Exercise instructions:
1 – In the review of River of Shadows, where is the story set?
2 – Retype part of the review, starting at the words "RIVER OF SHADOWS really" and stopping after "and the present.".

Excerpt to read:
╔══

RIVER OF SHADOWS - Valerio Varesi
My pencilled list of things to expect from Italian Crime Fiction isn't particularly long or even all that surprising. A certain, shall we say obsession, with food; an eccentric, slightly grumpy, protagonist who spends a lot of time in his own head and seems to be quite happy there; and the occasional unexpected interpersonal relationship. That's a tick in boxes for RIVER OF SHADOWS then. Set on the banks of the River Po in Parma during a long cold, wet winter where the best everyone can hope for is that the river freezes to limit the reaches of the flooding, a barge captain goes missing on a night when everyone is distracted by the rising water levels.
That night the bargeman's brother falls from a window in a local hospital, a death that looks like suicide, but is quickly shown to be murder. Set in the current day, the roots of the fate of both brothers weaves its way into the society of boatmen and river dwellers and back to their time as fascist militia members in WWII.
Whilst there's a slightly subdued feeling to the story telling in this book, there's something beautifully atmospheric, introspective, and complex building. Commissario Soneri contributes a lot to all of those aspects, a wonderfully individualistic character with a particular personal style, he's a thinker and an observer, rather than an action man. Unless you're talking about his rather unusual relationship with a girlfriend who is commitment phobic and fond of eclectic sexual encounters. A girlfriend who could be some men's idea of the perfect woman - all sex and no complications - it's Soneri that seems to long for more. I really liked this Commissario, and not just because he's my favourite sort of detective - a bit grumpy, a bit eccentric, a loner by circumstance rather than preference. I liked that he questioned everything and everybody, including himself. I liked his cynicism, his sense of irony.
There was something very believable about the way that the past directly impacted on everyone. There's something very evocative about the way that the communist / fascist differences in particular continued to affect present day lives and perceptions. That idea of the past and the future winding in and out is repeated in the way that the life of the people ebbed and flowed along with the river that dominated how and where they lived.
RIVER OF SHADOWS really is exactly my sort of book - characters, a society and a landscape each with their own positive and negative aspects. Considered, introspective and thoughtful analysis of all of those elements, and a direct line between the past and the present.
Now if you're sitting comfortably, a bit of housekeeping. RIVER OF SHADOWS is the fourth book in the overall Soneri series, and the first one available in translation. A second has been translated - THE DARK VALLEY - which I understand is the 6th book in the series. As teeth grindingly annoying as that is, if you love slower, atmospheric translated crime fiction, then this is seriously good option.

╚══

Record extracts:
╔══

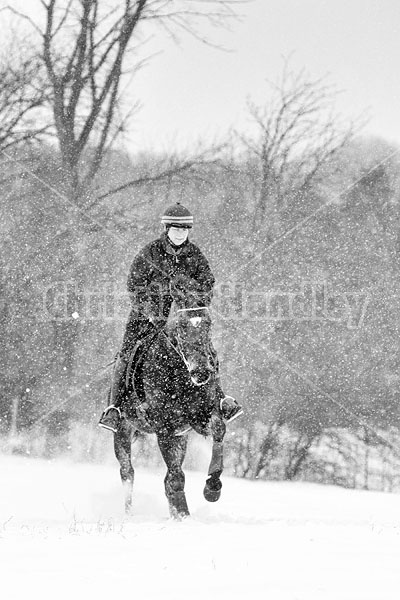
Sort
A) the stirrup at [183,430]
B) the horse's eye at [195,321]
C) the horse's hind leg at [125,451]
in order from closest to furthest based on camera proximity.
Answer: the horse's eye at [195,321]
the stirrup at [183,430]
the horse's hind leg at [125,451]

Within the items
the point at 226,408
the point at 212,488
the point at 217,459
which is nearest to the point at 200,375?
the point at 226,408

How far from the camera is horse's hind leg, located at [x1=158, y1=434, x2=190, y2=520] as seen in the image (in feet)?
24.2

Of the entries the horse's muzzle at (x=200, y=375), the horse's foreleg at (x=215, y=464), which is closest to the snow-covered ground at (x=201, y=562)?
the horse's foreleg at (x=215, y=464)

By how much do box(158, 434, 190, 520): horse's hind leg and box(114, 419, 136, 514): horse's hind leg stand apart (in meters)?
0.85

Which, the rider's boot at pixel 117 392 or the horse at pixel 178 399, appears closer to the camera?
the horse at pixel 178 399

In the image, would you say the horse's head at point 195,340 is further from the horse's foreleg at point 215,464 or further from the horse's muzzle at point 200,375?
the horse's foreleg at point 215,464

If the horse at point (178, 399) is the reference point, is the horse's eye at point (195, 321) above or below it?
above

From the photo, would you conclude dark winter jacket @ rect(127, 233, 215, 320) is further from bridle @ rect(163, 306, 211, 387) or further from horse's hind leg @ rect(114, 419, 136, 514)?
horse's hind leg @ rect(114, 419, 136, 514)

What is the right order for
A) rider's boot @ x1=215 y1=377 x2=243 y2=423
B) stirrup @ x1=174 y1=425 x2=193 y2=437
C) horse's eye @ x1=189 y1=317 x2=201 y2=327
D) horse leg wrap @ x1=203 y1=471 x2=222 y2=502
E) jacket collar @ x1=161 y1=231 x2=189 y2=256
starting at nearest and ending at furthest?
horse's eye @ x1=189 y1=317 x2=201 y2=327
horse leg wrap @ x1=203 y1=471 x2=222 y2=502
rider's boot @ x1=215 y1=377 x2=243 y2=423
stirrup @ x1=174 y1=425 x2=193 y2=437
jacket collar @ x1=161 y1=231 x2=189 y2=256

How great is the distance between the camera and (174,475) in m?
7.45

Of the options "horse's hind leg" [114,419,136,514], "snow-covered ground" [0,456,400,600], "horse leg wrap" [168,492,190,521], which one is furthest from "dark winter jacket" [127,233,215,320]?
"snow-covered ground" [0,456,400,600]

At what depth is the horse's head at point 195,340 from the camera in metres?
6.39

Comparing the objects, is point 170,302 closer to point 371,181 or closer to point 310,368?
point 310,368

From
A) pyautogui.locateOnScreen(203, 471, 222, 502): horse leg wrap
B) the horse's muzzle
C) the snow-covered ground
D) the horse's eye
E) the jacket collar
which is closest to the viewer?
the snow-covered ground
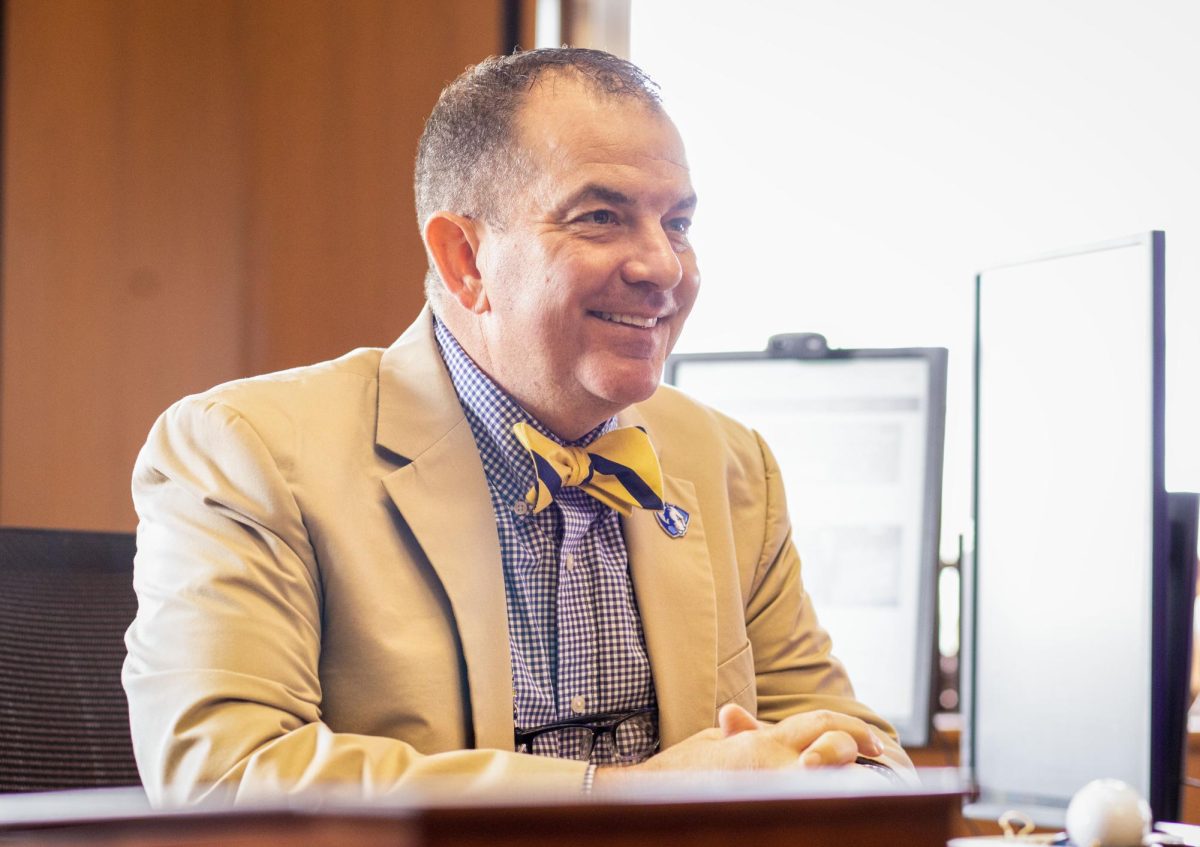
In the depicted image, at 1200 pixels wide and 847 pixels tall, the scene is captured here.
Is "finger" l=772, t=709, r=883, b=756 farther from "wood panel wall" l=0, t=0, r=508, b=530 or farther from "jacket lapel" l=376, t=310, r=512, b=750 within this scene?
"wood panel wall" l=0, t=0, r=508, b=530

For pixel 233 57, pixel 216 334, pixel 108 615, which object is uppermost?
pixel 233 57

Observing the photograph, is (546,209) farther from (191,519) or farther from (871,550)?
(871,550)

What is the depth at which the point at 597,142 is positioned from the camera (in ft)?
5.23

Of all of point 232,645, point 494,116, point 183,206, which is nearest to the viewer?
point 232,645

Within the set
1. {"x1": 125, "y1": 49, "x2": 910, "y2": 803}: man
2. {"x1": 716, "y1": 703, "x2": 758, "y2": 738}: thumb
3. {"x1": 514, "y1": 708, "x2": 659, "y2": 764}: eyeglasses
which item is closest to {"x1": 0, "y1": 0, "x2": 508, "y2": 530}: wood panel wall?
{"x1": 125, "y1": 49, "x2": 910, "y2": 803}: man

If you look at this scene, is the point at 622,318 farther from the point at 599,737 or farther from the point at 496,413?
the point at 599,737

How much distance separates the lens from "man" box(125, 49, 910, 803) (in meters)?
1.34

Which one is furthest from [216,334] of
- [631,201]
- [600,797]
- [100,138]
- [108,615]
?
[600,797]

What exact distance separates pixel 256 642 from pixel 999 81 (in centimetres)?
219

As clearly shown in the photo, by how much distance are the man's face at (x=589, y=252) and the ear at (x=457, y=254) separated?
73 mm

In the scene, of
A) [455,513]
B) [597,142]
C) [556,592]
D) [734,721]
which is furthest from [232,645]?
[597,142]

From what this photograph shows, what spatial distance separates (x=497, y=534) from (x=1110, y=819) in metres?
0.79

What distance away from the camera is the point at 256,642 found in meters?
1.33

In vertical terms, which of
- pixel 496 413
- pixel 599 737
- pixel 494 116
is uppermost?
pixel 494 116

╚══
╔══

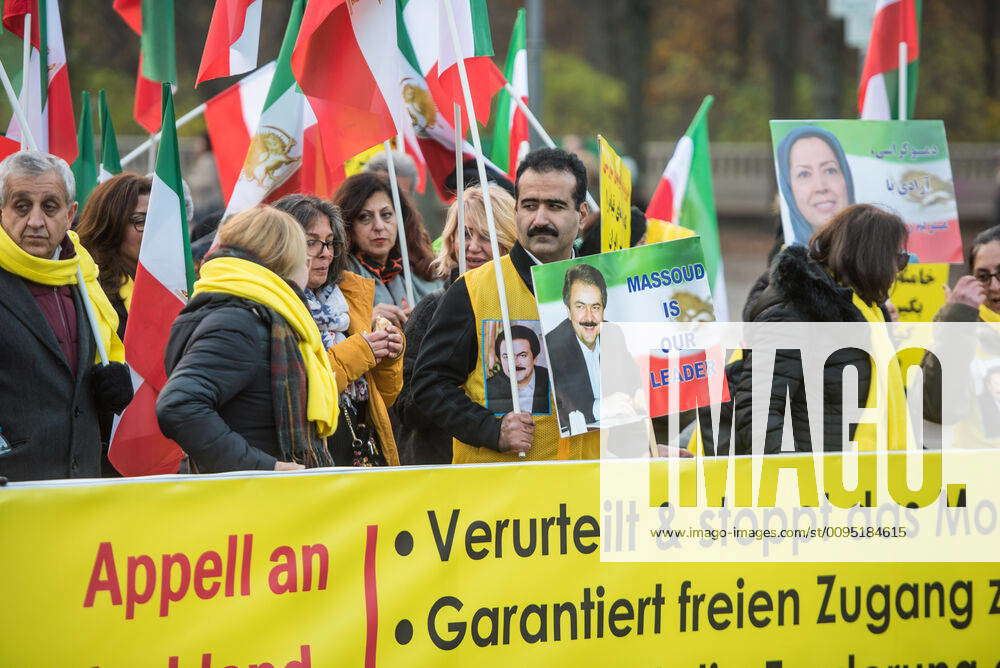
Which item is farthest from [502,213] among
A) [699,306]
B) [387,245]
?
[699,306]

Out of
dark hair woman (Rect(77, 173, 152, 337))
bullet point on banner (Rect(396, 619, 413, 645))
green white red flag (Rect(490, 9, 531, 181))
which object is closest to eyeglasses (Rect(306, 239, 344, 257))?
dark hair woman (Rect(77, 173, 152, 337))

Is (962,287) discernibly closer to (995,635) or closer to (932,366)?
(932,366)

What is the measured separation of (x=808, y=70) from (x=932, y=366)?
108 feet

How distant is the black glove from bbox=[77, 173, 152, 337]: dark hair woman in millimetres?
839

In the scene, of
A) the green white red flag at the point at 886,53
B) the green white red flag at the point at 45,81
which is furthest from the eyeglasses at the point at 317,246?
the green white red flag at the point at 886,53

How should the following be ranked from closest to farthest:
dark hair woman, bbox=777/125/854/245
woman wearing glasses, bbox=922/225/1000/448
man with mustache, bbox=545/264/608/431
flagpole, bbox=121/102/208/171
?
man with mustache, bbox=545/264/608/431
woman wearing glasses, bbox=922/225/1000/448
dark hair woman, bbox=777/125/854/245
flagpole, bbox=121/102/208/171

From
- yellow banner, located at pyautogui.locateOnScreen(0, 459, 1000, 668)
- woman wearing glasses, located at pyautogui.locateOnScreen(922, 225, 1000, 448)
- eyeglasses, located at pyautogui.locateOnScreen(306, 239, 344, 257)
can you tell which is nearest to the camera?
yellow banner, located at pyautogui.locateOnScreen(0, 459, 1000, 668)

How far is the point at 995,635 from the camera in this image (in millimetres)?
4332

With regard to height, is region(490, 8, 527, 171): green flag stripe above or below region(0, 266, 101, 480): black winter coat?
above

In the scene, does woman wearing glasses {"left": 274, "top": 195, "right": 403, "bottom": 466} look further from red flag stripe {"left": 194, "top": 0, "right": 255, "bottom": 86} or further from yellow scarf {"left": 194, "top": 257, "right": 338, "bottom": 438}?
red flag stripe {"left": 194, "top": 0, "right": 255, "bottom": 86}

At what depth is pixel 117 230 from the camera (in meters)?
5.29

╚══

Answers in order:
1 – On the banks of the River Po in Parma.

2 –
RIVER OF SHADOWS really is exactly my sort of book - characters, a society and a landscape each with their own positive and negative aspects. Considered, introspective and thoughtful analysis of all of those elements, and a direct line between the past and the present.